Зачем мне всё это, хотел он возразить.
Отлично, продолжим. Она нажала на клавишу.
“Вы – бывший узник Гулага”.
Он поморщился.
“Кажется, вам не очень приятно говорить об этом?”
“Узник... слишком громкие слова. Да и название неверное. Гулаг – это ведь всего лишь контора. Главное управление лагерей”.
“Вам не кажется, что в вашем романе слишком уж большое внимание уделено концлагерям?”
“Может быть. Но Россия этого века немыслима без лагерей. Вся страна была покрыта лагерями. Даром это не проходит. Мы по-прежнему живём в лагерном мире. Мы усвоили психологию лагеря. Она стала общенародной психологией. Лагерный образ жизни впечатался в русский национальный характер”.
Нет, пожалуй, он слишком уж разговорился.
“Я вас слушаю”, – её голос напомнил о себе.

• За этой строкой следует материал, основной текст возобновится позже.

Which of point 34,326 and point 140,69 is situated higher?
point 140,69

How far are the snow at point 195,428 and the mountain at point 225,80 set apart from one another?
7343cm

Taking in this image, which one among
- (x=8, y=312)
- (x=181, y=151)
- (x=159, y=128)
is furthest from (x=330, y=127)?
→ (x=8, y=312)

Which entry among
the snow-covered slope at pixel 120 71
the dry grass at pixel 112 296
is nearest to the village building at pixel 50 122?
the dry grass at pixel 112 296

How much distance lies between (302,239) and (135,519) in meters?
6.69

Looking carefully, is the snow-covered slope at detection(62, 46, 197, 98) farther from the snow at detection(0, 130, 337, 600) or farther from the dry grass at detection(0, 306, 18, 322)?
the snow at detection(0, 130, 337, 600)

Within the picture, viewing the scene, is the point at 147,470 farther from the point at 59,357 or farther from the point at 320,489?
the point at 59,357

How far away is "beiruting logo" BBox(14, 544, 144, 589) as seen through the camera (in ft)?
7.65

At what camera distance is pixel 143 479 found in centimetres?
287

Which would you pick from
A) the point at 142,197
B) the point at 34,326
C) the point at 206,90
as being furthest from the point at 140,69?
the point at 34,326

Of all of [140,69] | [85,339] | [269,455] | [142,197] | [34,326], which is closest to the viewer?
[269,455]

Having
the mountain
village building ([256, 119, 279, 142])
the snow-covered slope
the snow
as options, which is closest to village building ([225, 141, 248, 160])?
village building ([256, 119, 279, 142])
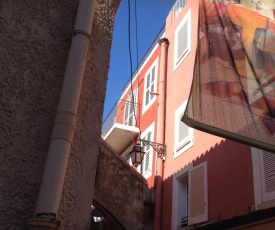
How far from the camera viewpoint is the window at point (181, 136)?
11664mm

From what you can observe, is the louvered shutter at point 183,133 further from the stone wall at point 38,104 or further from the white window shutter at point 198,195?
the stone wall at point 38,104

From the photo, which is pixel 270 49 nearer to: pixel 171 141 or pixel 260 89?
pixel 260 89

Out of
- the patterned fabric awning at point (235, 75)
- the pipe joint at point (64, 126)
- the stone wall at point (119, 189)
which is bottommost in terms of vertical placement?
the pipe joint at point (64, 126)

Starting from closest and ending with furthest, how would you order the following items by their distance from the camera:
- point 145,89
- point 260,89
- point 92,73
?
point 92,73, point 260,89, point 145,89

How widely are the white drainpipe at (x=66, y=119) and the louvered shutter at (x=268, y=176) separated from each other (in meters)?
5.84

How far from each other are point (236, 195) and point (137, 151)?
10.8 feet

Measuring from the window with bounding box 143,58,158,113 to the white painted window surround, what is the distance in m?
7.41

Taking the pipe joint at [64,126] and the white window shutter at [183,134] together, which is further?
the white window shutter at [183,134]

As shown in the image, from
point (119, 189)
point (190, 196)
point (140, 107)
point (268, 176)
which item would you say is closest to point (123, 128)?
point (140, 107)

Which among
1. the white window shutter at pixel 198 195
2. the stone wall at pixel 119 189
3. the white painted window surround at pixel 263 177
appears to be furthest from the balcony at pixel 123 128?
the stone wall at pixel 119 189

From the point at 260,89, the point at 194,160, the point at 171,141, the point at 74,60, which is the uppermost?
the point at 171,141

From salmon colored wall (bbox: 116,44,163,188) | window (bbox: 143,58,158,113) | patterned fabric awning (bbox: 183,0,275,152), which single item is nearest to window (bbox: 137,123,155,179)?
salmon colored wall (bbox: 116,44,163,188)

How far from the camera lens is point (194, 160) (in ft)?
36.4

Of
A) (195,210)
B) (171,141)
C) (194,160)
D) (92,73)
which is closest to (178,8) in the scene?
(171,141)
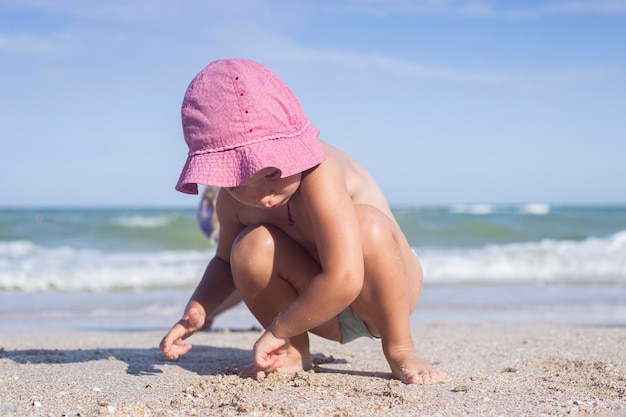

“Я не касаюсь вопроса, насколько лагерь отвечал традициям государства, где классическое крепостное право было отменено каких-нибудь сто сорок лет тому назад... У Толстого говорится: солдат, раненный в деле, думает, что и вся кампания проиграна. Вы скажете, что человек, отведавший лагеря, уверен, что это и есть самое главное в жизни народа. Между прочим, в лагерях так и думали, что на воле будто бы никого уже не осталось. И всё-таки лагерь – это не аберрация, не искажение, лагерь – это ядро истории нашего века”.
“Я бы хотела вернуться к роману. Если не ошибаюсь, у вас его отняли? – Писатель кивнул. – Но вы сумели его восстановить, это требует большого мужества. Внутреннего мужества”.
“Ну и что”.
Палец госпожи Роллан остановил магнитофон. Умоляю, простонала она, говорите громче!
Писатель отхлебнул из стакана.
“Ну и что, у меня всё равно нет читателей”.
“Поверьте мне, во Франции...”
“А, бросьте...”
“При том, что роман носит несколько странный характер. Да ещё этот эпиграф из Августина... Вы, – она запнулась, – vous êtes donc catholique?”
“Bien sûr que non”.
“Alors qui êtes-vous?”
“Personne”.
“Que voulez-vous dire?”
“Rien. Personne c’est personne. En Russie cela arrive assez souvent qu’une personne découvre qu’elle n’est personne.[35] Мне кажется, – проговорил он, – по-французски всё это как-то не очень ловко выходит, но ничего не могу поделать”.
“Нет, отчего же, я вас прекрасно поняла. Скажите мне это ещё раз по-русски. Или вообще что-нибудь”.
“Но вы же не поймёте”
“N’importe.[36] Я хочу услышать, как звучит русская речь. Это очень мелодичный язык. Итак, некто оказался никем. Бедняжка! Впрочем, я должна сказать, это сейчас довольно популярный тезис. Смерть автора. Если не ошибаюсь, об этом говорил Ролан Барт... Вы хотите сказать, что вы потонули, исчезли в своей книге?..”
Пауза.
“Название. Что вы скажете о названии?”
“Толкуйте его как вам угодно”.
“Я бы хотела услышать ваше объяснение”.
“Память превращает вчерашний день в вечность”.
“Замечательно”.
“Память уничтожает время...”
“Ещё лучше. Но, кажется, вы собирались увековечить не только ваше собственное прошлое”.
35
Выходит, вы - католик?
Конечно, нет.
Кто же вы тогда?
Никто.
Что вы хотите этим сказать?
Ничего. Кто-то это - никто. В России это случается довольно часто, что человек обнаруживает, что он не является никем. (фр.)